Lockdowns imposed by governments to curb the spread of Coronavirus have saved millions of lives and easing them prematurely carries a high risk, says two international studies.
“The risk of a second wave happening if all interventions and all precautions are abandoned is very real,” said Samir Bhatt, who was part of the research group at Imperial College of London. He warned that everyone was only at the beginning of the pandemic and herd immunity was not a reality yet.
The authors looked at figures from Austria, Belgium, Britain, Denmark, France, Germany, Italy, Norway, Spain, Sweden and Switzerland in early May and compared the number of observed deaths against their model’s predictions.
Governments in 11 European nations were able to prevent deaths of over 3.1 million people, the study’s predictive modelling claims.
Another U.S.-based study found that lockdown in China, South Korea, Italy, Iran, France and the U.S., prevented or delayed around 530 million Coronavirus cases.
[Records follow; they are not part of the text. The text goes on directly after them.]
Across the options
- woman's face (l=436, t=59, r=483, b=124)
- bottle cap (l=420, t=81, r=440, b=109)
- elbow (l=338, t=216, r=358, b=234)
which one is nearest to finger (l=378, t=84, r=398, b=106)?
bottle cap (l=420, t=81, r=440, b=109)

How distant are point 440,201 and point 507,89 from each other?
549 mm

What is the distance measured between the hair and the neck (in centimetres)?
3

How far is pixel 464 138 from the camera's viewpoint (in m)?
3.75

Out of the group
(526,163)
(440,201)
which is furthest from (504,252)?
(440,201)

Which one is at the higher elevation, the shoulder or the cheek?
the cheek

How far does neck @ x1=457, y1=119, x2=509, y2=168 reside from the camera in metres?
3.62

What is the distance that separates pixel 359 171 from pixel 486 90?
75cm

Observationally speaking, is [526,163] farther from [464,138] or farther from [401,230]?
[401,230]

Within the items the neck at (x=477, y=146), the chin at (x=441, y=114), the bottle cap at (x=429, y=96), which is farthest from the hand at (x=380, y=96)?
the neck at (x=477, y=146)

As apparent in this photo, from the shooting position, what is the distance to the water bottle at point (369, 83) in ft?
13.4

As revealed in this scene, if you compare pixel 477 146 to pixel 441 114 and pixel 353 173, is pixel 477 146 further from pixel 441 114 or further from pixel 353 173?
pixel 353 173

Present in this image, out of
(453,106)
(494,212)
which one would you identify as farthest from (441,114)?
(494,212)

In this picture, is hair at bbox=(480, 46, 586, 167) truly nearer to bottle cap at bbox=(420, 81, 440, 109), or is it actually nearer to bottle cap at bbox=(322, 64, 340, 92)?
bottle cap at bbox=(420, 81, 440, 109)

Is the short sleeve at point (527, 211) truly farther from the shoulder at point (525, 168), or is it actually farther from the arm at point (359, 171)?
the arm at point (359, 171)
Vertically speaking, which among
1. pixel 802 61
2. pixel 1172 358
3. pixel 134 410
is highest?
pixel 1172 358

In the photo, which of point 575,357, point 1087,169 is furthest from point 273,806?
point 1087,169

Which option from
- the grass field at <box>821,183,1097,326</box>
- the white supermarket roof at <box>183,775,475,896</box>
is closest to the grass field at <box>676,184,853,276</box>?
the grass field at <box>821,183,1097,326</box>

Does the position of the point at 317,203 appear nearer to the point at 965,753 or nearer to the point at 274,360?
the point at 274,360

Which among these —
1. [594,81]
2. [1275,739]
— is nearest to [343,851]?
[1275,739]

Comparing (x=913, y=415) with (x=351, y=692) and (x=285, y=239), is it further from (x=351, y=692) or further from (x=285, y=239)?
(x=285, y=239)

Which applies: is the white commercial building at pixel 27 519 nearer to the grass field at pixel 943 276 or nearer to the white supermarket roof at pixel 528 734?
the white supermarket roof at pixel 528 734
“Without these policies, we would have lived through a very different April and May,” said Solomon Hsiang, who co-led the study at the University of California, Berkeley.
They compared the infection growth rates before and after the containment policies were enacted in each country and found that without them, early infection rates would have grown by 68% in Iran and 38% across the other countries on an average, per day.
There are 7.1 million confirmed cases of COVID-19 worldwide which have led to 406,616 deaths and seen the recovery of 3.29 million people.